## DATA SHOWN:
::::::::::

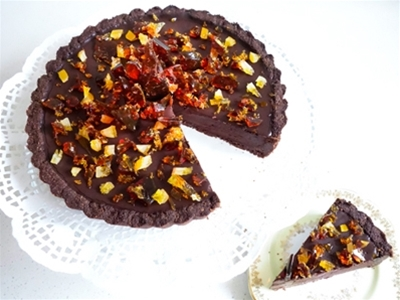 frankie fodder: dark chocolate and coconut jaffa fudge tart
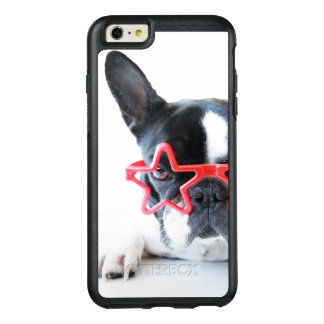 French Bulldog With Red Star Glasses OtterBox iPhone 6/6s Plus Case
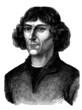Man - 16th century - Nicolas Copernic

::::::::::

## TASK INSTRUCTIONS:
Copy all of the data word for word, and keep the pictures out of it.

## RESULT BELOW:
 frankie fodder: dark chocolate and coconut jaffa fudge tart
 French Bulldog With Red Star Glasses OtterBox iPhone 6/6s Plus Case
Man - 16th century - Nicolas Copernic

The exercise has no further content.